Bir kaç haftadır gönüllü bir çalışmanın içindeyim. Modern Japon edebiyatı hakkında da bu sayede bilgi sahibi oluyorum. Oğuz Baykara’nın Türkçe’ye çevirdiği Kappa isimli kitabı da bu sayede okuma fırsatım oldu.
Aslında Kautagava’ya daha önce hiç kitap okumamıştım. Ama Raşomon’u bilmeyen yoktur sanırım. Yazarın hayat hikayesi de oldukça hüzünlü. Henüz 35 yaşındayken aldığı ilaçlarla hayatını sonlandırıyor. Ama bu iki eserden bile (ki birinin yalnızca filmini izlemiş biriyim) hayranlık duymamak içten bile değil.
Kappa mistik Japonya’da yaşayan bir tür canlı ve kitapta Kautagava’nın kendi çizimi de bulunuyor. 1900lü yılların başındaki Japonya’dan oldukça farklı bir kültür ve geleneklere sahip.

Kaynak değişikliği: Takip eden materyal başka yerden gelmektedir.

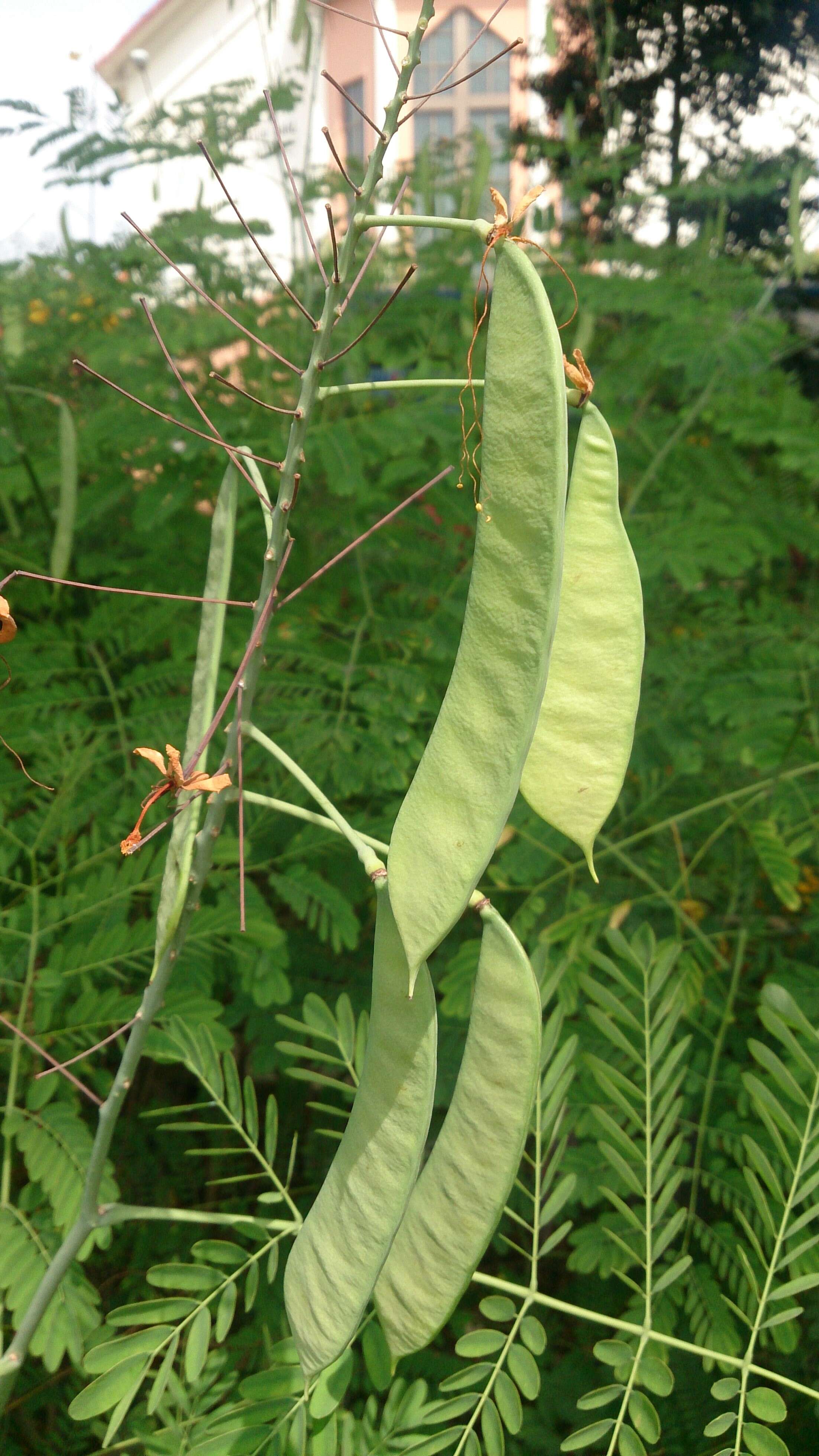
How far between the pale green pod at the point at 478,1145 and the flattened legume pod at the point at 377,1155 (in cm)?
5

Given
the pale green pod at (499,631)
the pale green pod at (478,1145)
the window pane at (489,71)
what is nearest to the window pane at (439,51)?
the window pane at (489,71)


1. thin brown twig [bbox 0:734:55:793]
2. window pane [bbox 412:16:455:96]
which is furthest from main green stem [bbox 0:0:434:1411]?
window pane [bbox 412:16:455:96]

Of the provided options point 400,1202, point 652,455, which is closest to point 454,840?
point 400,1202

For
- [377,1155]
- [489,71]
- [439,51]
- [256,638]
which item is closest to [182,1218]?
[377,1155]

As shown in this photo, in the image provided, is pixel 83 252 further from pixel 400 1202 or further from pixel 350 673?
pixel 400 1202

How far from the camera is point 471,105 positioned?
2479mm

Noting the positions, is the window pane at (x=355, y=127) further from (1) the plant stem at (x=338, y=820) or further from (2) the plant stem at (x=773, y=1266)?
(2) the plant stem at (x=773, y=1266)

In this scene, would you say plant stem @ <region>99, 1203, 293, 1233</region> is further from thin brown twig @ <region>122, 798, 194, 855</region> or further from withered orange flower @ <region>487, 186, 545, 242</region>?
withered orange flower @ <region>487, 186, 545, 242</region>

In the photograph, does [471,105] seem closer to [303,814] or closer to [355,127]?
[355,127]

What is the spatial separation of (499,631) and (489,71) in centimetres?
240

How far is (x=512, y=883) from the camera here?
4.79 ft

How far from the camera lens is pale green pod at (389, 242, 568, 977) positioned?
472 millimetres

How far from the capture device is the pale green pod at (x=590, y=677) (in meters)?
0.62

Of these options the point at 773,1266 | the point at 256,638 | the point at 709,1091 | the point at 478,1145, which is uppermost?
the point at 256,638
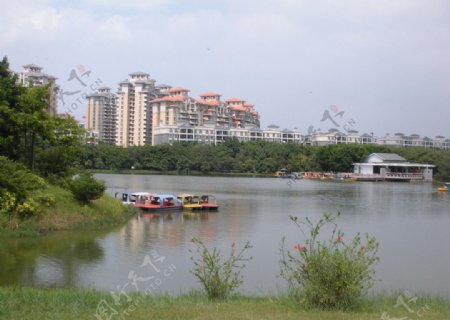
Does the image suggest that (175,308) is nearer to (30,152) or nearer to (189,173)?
(30,152)

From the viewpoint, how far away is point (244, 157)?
6938 centimetres

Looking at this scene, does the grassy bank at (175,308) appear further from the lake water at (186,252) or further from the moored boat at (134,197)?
the moored boat at (134,197)

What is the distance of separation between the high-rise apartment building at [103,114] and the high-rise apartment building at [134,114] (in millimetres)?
1057

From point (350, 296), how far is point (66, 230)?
10.4 m

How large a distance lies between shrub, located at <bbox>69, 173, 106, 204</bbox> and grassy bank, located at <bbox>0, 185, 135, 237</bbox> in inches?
7.9

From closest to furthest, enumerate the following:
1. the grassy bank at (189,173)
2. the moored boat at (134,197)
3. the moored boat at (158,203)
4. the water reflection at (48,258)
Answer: the water reflection at (48,258) → the moored boat at (158,203) → the moored boat at (134,197) → the grassy bank at (189,173)

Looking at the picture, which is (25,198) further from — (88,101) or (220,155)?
(88,101)

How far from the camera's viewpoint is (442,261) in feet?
42.5

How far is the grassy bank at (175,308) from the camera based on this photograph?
5.50 metres

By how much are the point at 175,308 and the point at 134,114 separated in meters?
85.4

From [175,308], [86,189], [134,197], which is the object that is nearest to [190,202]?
[134,197]

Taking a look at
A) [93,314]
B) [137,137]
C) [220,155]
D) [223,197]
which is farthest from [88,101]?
[93,314]

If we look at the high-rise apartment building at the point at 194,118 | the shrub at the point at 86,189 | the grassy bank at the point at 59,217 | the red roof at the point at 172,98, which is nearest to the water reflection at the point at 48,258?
the grassy bank at the point at 59,217

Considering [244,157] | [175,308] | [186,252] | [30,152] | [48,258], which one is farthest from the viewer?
[244,157]
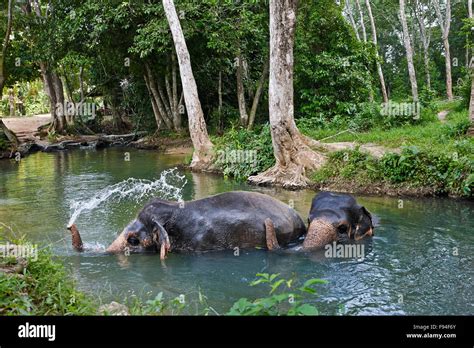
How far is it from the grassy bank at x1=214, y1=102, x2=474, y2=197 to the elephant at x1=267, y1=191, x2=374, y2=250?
377cm

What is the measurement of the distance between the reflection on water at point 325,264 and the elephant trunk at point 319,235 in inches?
10.1

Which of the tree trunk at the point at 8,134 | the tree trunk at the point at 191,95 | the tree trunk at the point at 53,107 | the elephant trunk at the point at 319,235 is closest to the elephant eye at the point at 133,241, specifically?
the elephant trunk at the point at 319,235

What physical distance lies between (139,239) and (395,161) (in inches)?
289

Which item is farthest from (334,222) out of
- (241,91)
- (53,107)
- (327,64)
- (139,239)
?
(53,107)

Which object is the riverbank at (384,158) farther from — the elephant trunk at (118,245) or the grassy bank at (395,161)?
the elephant trunk at (118,245)

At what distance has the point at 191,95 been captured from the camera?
19422mm

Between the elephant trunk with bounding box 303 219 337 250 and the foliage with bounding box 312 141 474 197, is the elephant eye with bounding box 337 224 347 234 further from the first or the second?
the foliage with bounding box 312 141 474 197

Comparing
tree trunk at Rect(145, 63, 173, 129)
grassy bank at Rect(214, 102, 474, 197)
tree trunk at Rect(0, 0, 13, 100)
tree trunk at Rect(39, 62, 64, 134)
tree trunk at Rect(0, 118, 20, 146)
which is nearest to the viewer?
grassy bank at Rect(214, 102, 474, 197)

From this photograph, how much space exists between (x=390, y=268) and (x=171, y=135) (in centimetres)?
2064

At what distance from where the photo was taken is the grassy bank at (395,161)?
1254 centimetres

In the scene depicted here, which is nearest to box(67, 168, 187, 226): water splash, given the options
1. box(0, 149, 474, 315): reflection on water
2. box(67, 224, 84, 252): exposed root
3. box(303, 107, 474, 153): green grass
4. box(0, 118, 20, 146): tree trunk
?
box(0, 149, 474, 315): reflection on water

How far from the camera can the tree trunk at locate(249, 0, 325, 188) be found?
15.0m
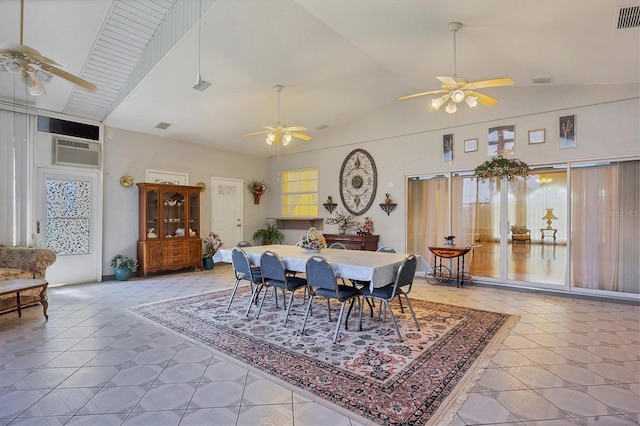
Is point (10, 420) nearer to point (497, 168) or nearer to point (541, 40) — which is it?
A: point (541, 40)

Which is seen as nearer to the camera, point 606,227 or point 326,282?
point 326,282

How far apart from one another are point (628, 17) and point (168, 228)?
24.6 feet

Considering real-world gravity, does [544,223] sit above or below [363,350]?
above

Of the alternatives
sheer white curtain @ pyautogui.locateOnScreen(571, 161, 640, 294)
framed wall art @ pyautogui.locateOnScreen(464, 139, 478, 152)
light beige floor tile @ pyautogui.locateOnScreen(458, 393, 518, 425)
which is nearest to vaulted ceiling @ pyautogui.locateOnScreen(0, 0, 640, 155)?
framed wall art @ pyautogui.locateOnScreen(464, 139, 478, 152)

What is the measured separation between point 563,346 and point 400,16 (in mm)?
3841

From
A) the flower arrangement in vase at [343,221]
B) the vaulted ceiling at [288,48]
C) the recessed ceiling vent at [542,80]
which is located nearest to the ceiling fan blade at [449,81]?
the vaulted ceiling at [288,48]

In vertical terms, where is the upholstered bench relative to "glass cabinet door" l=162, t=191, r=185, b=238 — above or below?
below

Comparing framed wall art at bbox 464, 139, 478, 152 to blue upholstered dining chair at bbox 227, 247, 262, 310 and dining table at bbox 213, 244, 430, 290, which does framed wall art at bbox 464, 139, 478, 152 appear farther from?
blue upholstered dining chair at bbox 227, 247, 262, 310

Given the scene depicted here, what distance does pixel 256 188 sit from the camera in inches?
348

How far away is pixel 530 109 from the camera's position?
18.1 ft

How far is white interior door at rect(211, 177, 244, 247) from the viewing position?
320 inches

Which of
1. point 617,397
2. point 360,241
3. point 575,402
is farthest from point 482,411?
point 360,241

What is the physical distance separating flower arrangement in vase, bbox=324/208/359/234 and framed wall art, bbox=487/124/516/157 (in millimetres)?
3066

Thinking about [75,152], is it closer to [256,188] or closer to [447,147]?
[256,188]
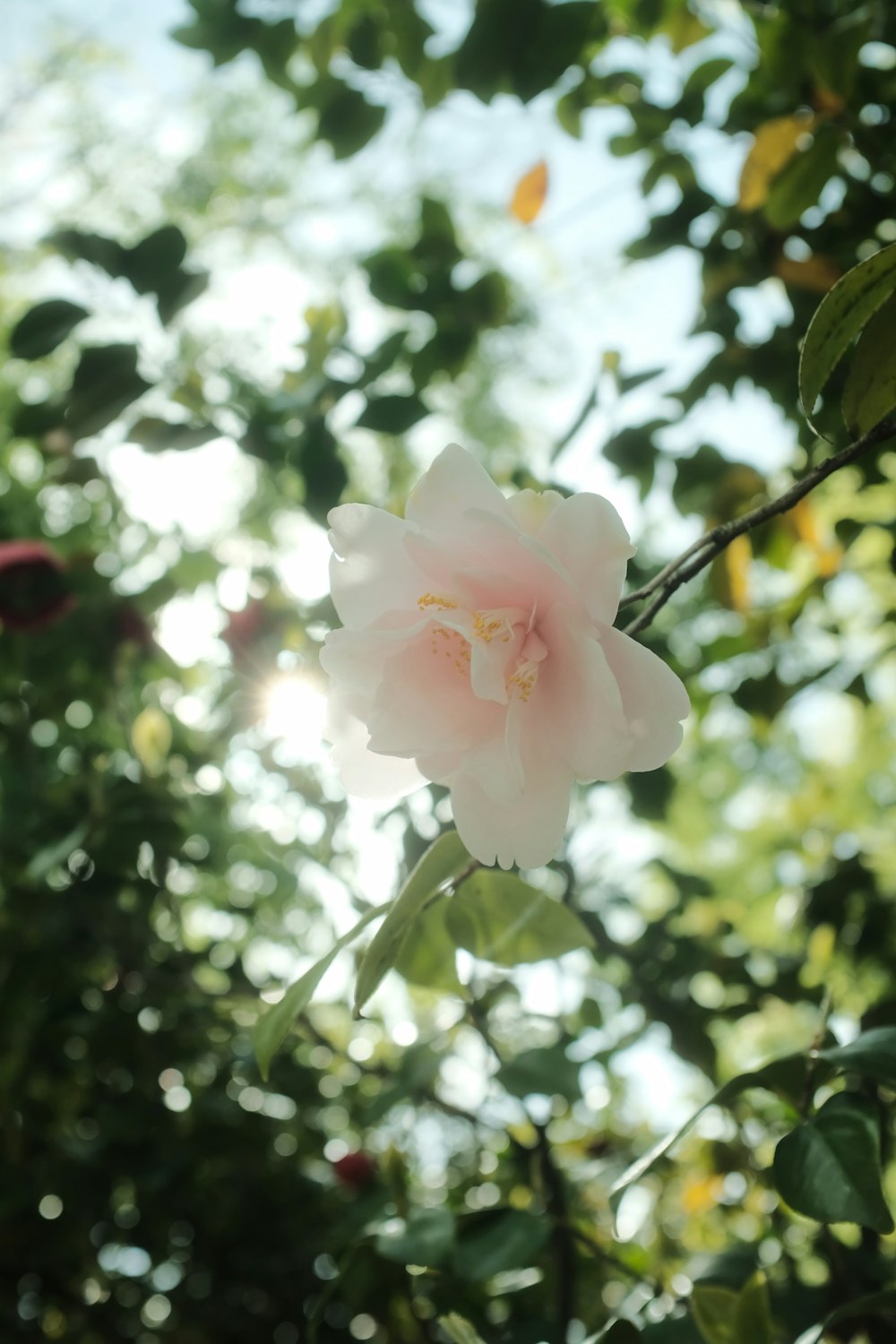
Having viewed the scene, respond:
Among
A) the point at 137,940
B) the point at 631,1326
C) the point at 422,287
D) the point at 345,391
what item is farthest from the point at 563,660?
the point at 137,940

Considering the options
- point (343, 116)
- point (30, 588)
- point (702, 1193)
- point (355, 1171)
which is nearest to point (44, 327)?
point (30, 588)

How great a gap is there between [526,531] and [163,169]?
19.5 feet

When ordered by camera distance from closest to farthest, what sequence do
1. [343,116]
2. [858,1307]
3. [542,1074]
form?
[858,1307] → [542,1074] → [343,116]

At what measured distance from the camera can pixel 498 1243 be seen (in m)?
0.83

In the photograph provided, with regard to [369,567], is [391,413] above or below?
below

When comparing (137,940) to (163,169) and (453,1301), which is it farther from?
(163,169)

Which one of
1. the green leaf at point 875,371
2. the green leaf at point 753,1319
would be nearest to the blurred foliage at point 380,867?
the green leaf at point 753,1319

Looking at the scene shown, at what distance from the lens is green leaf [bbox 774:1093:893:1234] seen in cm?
52

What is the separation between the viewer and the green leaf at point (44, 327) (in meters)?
1.12

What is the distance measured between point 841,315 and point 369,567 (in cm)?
30

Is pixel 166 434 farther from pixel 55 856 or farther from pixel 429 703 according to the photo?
pixel 429 703

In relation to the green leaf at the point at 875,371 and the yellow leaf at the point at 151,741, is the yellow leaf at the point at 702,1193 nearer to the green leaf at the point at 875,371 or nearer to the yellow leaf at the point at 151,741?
the yellow leaf at the point at 151,741

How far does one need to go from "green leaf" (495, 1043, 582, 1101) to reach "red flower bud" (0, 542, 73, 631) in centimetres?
88

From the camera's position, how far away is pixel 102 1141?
1455mm
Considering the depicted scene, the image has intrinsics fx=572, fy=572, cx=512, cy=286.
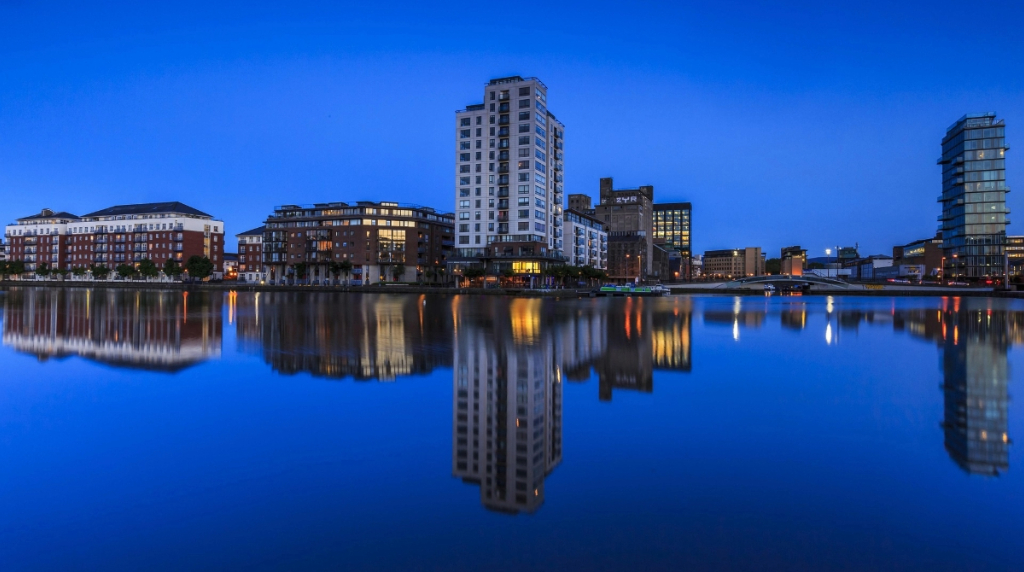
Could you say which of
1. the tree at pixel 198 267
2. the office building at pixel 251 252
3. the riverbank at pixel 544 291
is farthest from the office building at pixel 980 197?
the office building at pixel 251 252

Bilinmeyen bir dünyaya bir Japon’un gitmesi ve oradaki yaşadıkları anlatılıyor. Ama bu kitapta benim en ilgimi çeken bir Kappa olan Filazof Magg’ın “Bir Aptaldan Özdeyişler” kitabından alıntılananlar. Bazıları şöyle
Aptallar her zaman kendilerinden başka herkesin aptal olduğunu sanırlar.
Bizim doğayı sevmemizin nedeni bir bakıma, onun bizi insanlar gibi kıksanmayışından, bizden insanlar gibi nefret etmeyinden dolayıdır.
En çok gıpta etitğimiz şey, henüz elde edemediğimiz şeylerdir.
Putların yıkılmasında herkes hemfikirdir, fakat kisme heykelin dikilmesine itiraz edemez. Ne varki, o mermer kaidelerin üstünde ancak tanrının ilahi ayrıcalığına mazhar olmuş kulları rahat ve kaygısız oturabilirler. Bunlar da aptallar, şerefsizler ve kahramanlardır.
Mutluluktan elemi, huzurdan can sıkıntısını ayırmak ya mümkün olmazsa?
Kendini savunmak, başkasını savunmaktan daha zordur. Şüphesi olan varsa bir avukata danışsın.
Kitapta en ilgimi çeken detay ise Fitzgerald Benjamin Button’ın Tuhaf Hikayesini 1921 yılında Amerika’da bir dergide yayınlıyor. Kappa 1927 yılında yayınlanıyor. Hemen hemen aynı yıllar. Kitapta şöyle bir bölüm var
“Kusura bakmayın bayım, siz yaşlı bir insandan çok çocuğa benziyorsunuz.
Ne o? Yoksa siz bilmiyor musunuz? Ben annemin karnından ak saçlı, ak sakallı bir ihtiyar olarak doğdum. Ondan sonra da her ne hikmetse yaşlandıkça gençleştim. Ve şimdi şu geçkin yaşımda görünüş olarak çocuktan farkım yok. Doğduğum zamanki ana yaşamıma 60 deyip, ondan sonra yaşadığım yılları da buna ilave edecek olursanız, şimdi herhalde 115/116 yaşında varım.”
Kitap Boğaziçi Yayınlarından tekrar basılmış. Benim okuduğum Ürün yayınlarına ait.
Kitabın tanıtım metninde ise şu ifadeler yer alıyor “Kutagava bu hikâyesinde, idealindeki dünya ile gerçek dünya arasındaki farkı hicve başvurarak anlatır. Değinmediği siyasal, toplumsal ve psikolojik sorun yok gibidir. Yapıtta toplumsal değerlerin göreceli oluşu, savaşın anlamsızlığı, kapitalizmin acımasızlığı, ekonomik sömürü, işçi kıyımları, kadın-erkek ilişkilerinin çarpıklığı, sanatçıların kibri, aydınların yalnızlığı, sansürlerin saçmalığı, ailevi ilişkilerdeki duygusal sömürü dile getirilmekte; din, edebiyat, parapsikoloji, basın-yayın gibi pek çok konu birbiri ardınca ilginç olaylar silsilesi içinde ele alınmaktadır.
Kappa yazılalı 83 yıl geçmiştir, fakat günümüz insanı hâlâ kendisini ve kendi sorunlarını Kappa’nın satırları arasında görebilir.”